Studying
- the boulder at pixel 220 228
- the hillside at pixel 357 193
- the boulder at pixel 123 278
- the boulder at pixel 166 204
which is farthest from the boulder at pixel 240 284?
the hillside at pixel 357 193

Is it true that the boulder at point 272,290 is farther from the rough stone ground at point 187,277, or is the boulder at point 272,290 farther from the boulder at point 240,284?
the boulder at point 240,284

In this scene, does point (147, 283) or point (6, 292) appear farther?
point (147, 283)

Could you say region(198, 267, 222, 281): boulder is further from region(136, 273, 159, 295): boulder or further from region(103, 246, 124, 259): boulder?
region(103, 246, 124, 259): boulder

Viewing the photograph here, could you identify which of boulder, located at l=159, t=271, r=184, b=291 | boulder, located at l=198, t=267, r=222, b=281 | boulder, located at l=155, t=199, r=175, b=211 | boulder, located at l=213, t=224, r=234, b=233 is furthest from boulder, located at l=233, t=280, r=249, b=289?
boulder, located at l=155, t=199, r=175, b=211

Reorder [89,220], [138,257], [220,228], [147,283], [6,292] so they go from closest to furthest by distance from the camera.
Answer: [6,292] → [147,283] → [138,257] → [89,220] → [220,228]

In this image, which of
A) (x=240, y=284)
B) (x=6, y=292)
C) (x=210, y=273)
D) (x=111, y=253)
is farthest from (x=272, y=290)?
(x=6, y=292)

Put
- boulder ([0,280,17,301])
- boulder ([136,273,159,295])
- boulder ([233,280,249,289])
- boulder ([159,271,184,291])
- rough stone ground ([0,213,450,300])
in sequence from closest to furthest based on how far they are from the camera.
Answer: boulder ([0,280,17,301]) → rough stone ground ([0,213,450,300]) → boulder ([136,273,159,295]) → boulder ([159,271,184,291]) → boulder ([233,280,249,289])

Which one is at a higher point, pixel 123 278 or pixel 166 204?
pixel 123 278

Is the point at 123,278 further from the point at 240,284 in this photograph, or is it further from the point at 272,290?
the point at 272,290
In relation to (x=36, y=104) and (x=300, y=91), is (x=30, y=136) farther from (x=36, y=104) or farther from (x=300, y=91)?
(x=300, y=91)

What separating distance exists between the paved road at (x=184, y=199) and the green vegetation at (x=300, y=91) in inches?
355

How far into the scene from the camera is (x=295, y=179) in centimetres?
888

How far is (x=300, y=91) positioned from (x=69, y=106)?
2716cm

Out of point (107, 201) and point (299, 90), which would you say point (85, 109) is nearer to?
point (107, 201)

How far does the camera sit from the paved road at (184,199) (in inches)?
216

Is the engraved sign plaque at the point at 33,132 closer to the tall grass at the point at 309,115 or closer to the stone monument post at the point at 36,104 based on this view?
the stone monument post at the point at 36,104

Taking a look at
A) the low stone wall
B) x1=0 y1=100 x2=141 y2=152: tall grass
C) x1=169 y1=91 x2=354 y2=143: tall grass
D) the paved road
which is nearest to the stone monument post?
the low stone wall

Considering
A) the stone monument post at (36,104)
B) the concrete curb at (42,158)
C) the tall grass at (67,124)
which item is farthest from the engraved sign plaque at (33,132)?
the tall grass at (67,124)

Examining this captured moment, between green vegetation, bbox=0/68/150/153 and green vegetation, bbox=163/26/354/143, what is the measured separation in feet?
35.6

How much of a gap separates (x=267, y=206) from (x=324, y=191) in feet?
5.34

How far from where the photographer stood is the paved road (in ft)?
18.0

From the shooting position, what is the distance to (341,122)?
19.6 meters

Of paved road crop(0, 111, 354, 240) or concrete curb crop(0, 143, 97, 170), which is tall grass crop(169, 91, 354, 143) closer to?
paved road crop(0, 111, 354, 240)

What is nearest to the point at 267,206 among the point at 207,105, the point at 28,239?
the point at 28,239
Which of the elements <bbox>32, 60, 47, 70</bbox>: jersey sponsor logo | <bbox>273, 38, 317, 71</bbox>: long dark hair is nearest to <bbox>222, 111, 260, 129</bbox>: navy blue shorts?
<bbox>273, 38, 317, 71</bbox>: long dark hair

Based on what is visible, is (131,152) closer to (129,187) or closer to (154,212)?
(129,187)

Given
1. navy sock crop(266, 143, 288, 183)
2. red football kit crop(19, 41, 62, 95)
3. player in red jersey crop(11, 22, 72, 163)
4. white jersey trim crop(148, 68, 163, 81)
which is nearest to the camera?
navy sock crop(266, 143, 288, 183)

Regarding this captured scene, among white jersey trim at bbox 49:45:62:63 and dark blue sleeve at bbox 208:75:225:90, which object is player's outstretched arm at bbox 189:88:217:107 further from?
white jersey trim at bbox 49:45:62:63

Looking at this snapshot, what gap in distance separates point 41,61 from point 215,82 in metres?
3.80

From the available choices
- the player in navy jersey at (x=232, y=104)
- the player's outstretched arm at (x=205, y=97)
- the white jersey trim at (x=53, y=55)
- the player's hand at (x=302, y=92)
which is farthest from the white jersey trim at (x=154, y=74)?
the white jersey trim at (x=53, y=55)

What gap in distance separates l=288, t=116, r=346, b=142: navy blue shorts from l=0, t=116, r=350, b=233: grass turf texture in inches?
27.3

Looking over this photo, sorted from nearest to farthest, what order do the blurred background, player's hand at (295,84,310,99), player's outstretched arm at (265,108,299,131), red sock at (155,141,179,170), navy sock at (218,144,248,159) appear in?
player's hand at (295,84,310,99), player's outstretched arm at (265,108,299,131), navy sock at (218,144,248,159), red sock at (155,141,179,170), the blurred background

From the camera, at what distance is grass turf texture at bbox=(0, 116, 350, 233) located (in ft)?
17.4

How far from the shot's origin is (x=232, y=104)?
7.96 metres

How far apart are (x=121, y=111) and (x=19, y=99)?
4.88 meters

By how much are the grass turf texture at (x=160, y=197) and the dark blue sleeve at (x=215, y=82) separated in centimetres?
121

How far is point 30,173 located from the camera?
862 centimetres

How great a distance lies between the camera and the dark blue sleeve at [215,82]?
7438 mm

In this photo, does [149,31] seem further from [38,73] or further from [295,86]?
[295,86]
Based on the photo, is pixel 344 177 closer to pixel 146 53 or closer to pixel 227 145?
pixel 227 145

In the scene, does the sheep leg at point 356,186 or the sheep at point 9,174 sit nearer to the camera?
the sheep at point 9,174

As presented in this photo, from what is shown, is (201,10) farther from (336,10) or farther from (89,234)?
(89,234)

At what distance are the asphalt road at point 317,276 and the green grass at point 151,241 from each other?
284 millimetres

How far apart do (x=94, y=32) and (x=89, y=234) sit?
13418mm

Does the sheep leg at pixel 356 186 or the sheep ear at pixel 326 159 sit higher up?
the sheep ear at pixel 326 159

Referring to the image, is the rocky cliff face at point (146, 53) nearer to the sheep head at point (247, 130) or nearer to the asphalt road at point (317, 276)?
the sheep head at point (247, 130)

□ □ □ □ □ □ □

Set problem: Retype only the lines running from the line with "From the camera, at" to the end of the listing, including both of those lines.

Expected answer:
From the camera, at what distance is grass turf texture at bbox=(0, 116, 350, 233) located (in ft)?
17.4

How far from the shot's origin is (x=232, y=104)?
7.96 metres

How far apart are (x=121, y=111) and (x=19, y=99)?
4.88 meters

By how much are the grass turf texture at (x=160, y=197) and the dark blue sleeve at (x=215, y=82) separated in centimetres?
121

How far is point 30,173 located from the camera?
862 centimetres

How great a distance lies between the camera and the dark blue sleeve at [215,82]?
7438 mm

In this photo, does [149,31] seem further from [38,73] or further from [295,86]?
[295,86]
Based on the photo, is pixel 344 177 closer to pixel 146 53 or closer to pixel 227 145?
pixel 227 145

In the scene, does the sheep leg at point 356,186 or the sheep at point 9,174 sit nearer to the camera?
the sheep at point 9,174

As presented in this photo, from what is shown, is (201,10) farther from (336,10) or farther from (89,234)?
(89,234)

At what distance are the asphalt road at point 317,276 and the green grass at point 151,241 from each other?
284 millimetres

How far apart do (x=94, y=32) and (x=89, y=234) sit?
13418mm

Does the sheep leg at pixel 356 186 or the sheep ear at pixel 326 159 sit higher up?
the sheep ear at pixel 326 159

Referring to the image, is the rocky cliff face at point (146, 53) nearer to the sheep head at point (247, 130) or nearer to the asphalt road at point (317, 276)?
the sheep head at point (247, 130)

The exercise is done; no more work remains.